Objectives:
**A)** In the SEO issue, how many bills and states does the tracker have pre-rendered HTML pages for?
**B)** Reproduce the part of the SEO issue starting with "- Structured data" and going on through "never see it.".

Article:

-
Notifications
You must be signed in to change notification settings - Fork 3
Description
Problem
The state legislative tracker is embedded in policyengine.org via an iframe that loads from Modal (policyengine--state-legislative-tracker.modal.run). This causes SEO problems:
- Canonical URLs point to Modal, not policyengine.org — Google indexes the wrong domain
- Social sharing cards (Twitter, Facebook, LinkedIn) show generic app-v2 OG tags instead of per-bill metadata (title, description, revenue impact)
- Structured data (JSON-LD) and sitemap live on Modal and reference Modal URLs, so Google doesn't associate the tracker content with policyengine.org
- iframe content is not reliably indexed by all search engines
The tracker has rich pre-rendered HTML for every bill page (19 bills across 16 states) with unique titles, descriptions, and noscript content — but crawlers hitting policyengine.org never see it.

Given material:
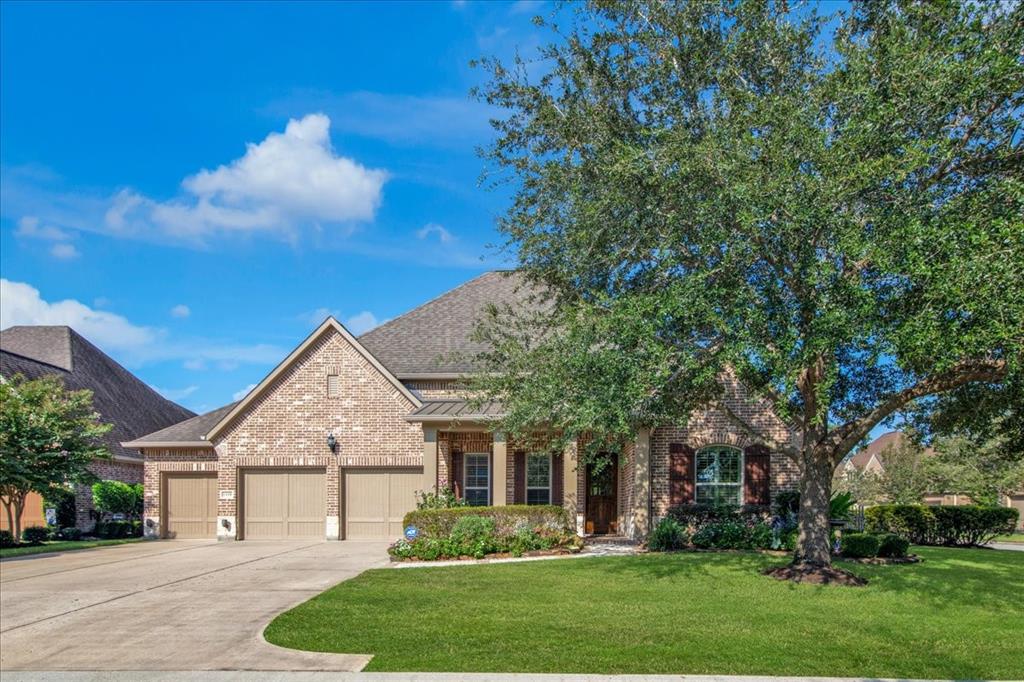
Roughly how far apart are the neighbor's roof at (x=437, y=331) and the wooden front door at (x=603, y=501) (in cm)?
467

Answers to the problems:
**A)** 19 bills across 16 states.

**B)**
- Structured data (JSON-LD) and sitemap live on Modal and reference Modal URLs, so Google doesn't associate the tracker content with policyengine.org
- iframe content is not reliably indexed by all search engines
The tracker has rich pre-rendered HTML for every bill page (19 bills across 16 states) with unique titles, descriptions, and noscript content — but crawlers hitting policyengine.org never see it.